• Task goal: Copy the rows below word for word, beginning at the line that contains "How big is the" and stopping after the line that contains "the person's arm, the", with both of those lines included.

• Information shown:
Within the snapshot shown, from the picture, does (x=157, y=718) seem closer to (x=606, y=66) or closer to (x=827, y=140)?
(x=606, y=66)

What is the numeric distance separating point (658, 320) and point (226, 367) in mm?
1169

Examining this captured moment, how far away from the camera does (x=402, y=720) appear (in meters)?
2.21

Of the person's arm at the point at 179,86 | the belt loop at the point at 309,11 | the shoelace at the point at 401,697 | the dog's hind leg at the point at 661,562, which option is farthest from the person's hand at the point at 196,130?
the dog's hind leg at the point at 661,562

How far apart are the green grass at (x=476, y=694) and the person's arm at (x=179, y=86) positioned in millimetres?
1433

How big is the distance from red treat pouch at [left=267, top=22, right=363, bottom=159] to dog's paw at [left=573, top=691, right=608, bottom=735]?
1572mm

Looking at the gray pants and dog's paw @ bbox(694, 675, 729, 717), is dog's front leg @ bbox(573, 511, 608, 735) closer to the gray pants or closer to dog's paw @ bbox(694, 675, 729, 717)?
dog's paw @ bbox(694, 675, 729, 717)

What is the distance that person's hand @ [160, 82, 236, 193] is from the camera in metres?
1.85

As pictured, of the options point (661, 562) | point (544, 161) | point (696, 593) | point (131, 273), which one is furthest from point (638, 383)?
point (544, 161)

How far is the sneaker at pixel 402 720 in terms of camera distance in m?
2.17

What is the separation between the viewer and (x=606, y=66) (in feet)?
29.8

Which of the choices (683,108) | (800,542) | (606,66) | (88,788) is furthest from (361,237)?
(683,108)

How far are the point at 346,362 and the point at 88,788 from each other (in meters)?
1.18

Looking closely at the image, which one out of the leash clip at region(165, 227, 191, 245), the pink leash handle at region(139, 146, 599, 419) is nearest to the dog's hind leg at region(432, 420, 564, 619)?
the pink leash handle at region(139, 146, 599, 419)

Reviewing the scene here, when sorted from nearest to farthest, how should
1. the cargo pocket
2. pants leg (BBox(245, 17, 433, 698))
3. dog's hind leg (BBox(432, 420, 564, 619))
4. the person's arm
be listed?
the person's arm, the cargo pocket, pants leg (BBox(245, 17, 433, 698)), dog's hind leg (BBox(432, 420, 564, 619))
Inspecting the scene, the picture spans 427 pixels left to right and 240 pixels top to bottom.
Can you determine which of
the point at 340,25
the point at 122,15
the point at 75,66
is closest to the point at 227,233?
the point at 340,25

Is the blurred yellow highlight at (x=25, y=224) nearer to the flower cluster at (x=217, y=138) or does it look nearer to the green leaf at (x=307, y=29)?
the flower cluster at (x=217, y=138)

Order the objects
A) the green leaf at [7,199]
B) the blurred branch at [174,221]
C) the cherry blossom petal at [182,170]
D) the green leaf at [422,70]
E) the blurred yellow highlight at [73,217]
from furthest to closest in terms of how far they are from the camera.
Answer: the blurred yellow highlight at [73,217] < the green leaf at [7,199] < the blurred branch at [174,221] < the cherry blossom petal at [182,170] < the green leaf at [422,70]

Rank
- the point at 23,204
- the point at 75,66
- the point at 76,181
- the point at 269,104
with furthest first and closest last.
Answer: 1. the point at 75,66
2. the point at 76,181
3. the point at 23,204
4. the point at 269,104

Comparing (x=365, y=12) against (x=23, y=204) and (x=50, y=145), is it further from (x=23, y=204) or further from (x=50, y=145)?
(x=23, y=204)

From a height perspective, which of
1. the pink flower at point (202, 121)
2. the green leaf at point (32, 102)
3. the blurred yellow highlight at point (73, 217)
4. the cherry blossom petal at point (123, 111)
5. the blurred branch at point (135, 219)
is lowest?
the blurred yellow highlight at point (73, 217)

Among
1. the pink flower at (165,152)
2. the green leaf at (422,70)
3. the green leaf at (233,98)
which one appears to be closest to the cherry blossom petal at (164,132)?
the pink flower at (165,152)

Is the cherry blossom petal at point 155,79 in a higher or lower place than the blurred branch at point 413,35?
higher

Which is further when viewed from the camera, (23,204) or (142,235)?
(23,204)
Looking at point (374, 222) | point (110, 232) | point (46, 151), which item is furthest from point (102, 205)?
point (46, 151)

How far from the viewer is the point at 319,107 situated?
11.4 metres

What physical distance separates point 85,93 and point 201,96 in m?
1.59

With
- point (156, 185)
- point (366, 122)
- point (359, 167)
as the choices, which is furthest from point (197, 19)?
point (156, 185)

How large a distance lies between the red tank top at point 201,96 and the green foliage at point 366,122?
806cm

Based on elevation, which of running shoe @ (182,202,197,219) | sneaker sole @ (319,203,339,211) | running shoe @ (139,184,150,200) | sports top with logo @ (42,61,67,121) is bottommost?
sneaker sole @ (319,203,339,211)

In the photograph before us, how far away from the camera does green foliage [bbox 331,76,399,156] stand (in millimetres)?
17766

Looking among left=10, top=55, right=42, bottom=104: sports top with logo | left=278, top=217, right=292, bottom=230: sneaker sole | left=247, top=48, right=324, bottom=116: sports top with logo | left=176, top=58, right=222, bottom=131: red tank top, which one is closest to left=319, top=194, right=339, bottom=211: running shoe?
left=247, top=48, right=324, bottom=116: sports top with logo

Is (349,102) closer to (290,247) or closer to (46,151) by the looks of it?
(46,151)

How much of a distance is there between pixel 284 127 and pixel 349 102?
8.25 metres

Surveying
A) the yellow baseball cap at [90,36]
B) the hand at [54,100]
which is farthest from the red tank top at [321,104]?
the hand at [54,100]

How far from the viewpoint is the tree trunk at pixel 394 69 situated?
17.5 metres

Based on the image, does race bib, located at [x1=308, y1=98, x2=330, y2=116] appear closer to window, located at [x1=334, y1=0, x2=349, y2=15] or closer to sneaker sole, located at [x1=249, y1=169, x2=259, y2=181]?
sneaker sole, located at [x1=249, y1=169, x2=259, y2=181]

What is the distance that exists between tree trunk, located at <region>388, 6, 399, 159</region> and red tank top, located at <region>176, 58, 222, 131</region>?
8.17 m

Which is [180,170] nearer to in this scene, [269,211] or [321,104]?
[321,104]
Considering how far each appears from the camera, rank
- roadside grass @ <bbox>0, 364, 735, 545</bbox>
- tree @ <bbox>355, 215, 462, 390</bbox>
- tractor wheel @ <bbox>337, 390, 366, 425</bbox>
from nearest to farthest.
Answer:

• Task answer:
How big is the distance from red treat pouch at [left=267, top=22, right=363, bottom=159] to dog's paw at [left=573, top=691, right=608, bottom=735]?
1572mm

Looking at the gray pants and dog's paw @ bbox(694, 675, 729, 717), is dog's front leg @ bbox(573, 511, 608, 735) closer to the gray pants or closer to dog's paw @ bbox(694, 675, 729, 717)?
dog's paw @ bbox(694, 675, 729, 717)

What is the distance that person's hand @ [160, 82, 236, 193] is from the camera in metres?
1.85

As pictured, of the options point (661, 562) | point (544, 161) | point (696, 593) | point (131, 273), which one is furthest from point (638, 383)?
point (544, 161)

How far is the sneaker at pixel 402 720 in terms of camera distance in m?
2.17

What is the separation between the viewer and (x=606, y=66) (in feet)?
29.8

Which of the choices (683,108) | (800,542) | (606,66) | (88,788) is furthest from (361,237)?
(683,108)

How far are the point at 346,362 and the point at 88,788 from each other (in meters)?
1.18

Looking closely at the image, which one out of the leash clip at region(165, 227, 191, 245), the pink leash handle at region(139, 146, 599, 419) is nearest to the dog's hind leg at region(432, 420, 564, 619)?
the pink leash handle at region(139, 146, 599, 419)

Reviewing the scene here, when sorted from nearest to farthest, how should
1. the cargo pocket
2. pants leg (BBox(245, 17, 433, 698))
3. dog's hind leg (BBox(432, 420, 564, 619))
4. the person's arm
be listed?
the person's arm, the cargo pocket, pants leg (BBox(245, 17, 433, 698)), dog's hind leg (BBox(432, 420, 564, 619))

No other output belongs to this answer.